# Trying to start bowhunting and have a question…



## 5timechamps (6 mo ago)

Step #1 seems to be to acquire a bow. I am limited on how much I can spend right now, and I fully understand that I’ll be getting something that is not going to be my “forever bow”. I found a used PSE Scorpion in my price range and am wondering if that is an ok option for a new shooter. I have been hunting all my life and have shot bows before, but never had one of my own. If you have other recommendations I would welcome those as well. Thank you!


----------



## WVbowProud (Dec 5, 2020)

Well depends what they want for it, but my first bow 3 years ago was a 2003 hoyt and I killed 2 deer with it that first season. The older models kill just as good as the new models, just vibrate more. Will you have a chance to shoot it before you buy it? If you can do. Good luck, we all start somewhere!


----------



## 5timechamps (6 mo ago)

WVbowProud said:


> Well depends what they want for it, but my first bow 3 years ago was a 2003 hoyt and I killed 2 deer with it that first season. The older models kill just as good as the new models, just vibrate more. Will you have a chance to shoot it before you buy it? If you can do. Good luck, we all start somewhere!

# # #

**Given exercise 1:**
Revise the bowhunting thread above, starting with "# Trying to" and going on through "(Dec 5, 2020)", so that "Bear Cruzer" takes the place of "PSE Scorpion".
**Given exercise 2:**
Pick up the bowhunting thread above at its last sentence and carry it on.

**Excerpted records:**
# # #

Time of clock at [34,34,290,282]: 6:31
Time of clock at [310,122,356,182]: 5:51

# # #

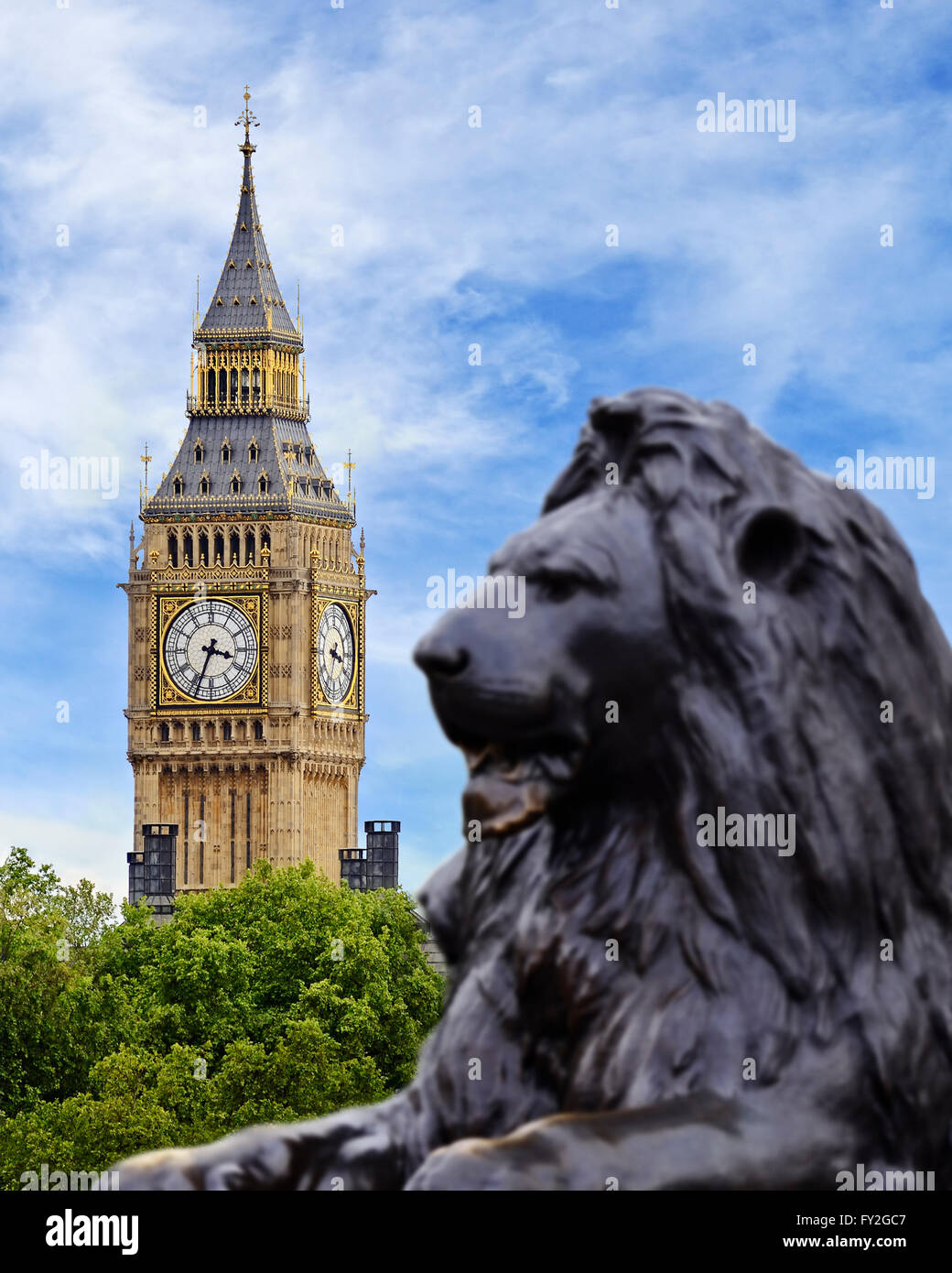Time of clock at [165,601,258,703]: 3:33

# # #

**Task output 1:**
# Trying to start bowhunting and have a question…



## 5timechamps (6 mo ago)

Step #1 seems to be to acquire a bow. I am limited on how much I can spend right now, and I fully understand that I’ll be getting something that is not going to be my “forever bow”. I found a used Bear Cruzer in my price range and am wondering if that is an ok option for a new shooter. I have been hunting all my life and have shot bows before, but never had one of my own. If you have other recommendations I would welcome those as well. Thank you!


----------



## WVbowProud (Dec 5, 2020)

**Task output 2:**
They’re asking $200 and it comes with a sight, arrow rest, and stabilizer. Still working on figuring out what that stuff is haha. I’m just hoping for something that is serviceable like you said, don’t need fancy. What I really need is practice so I can even go out…and I need A bow for that. Thank you!


----------



## WVbowProud (Dec 5, 2020)

Depending on the accessories that might be worth it. I would try to talk em down. Do you know anybody that bowhunts that you could take with you to look at it? Is the draw length adjustable? So many questions I know lol but this stuff is imperative when shopping for a bow


----------



## WVbowProud (Dec 5, 2020)

Also, bowhunting is a rush, get ready for the addiction


----------



## Tim Roberts (Jul 13, 2002)

5timechamps.


----------



## Tolbnd (Feb 11, 2020)

I've got a bow I'd send you to get started. Save your money, try this one out, pay it forward to someone else when you get the bug and upgrade. I sent you a private message.


----------



## rapids (Feb 28, 2003)

Welcome to AT from northern Illinois. The problem with buying an older bow is that parts may not be available if something breaks. I would personally bite the bullet and buy a newer one, or save up until you can.


----------



## jcliveron (Oct 6, 2015)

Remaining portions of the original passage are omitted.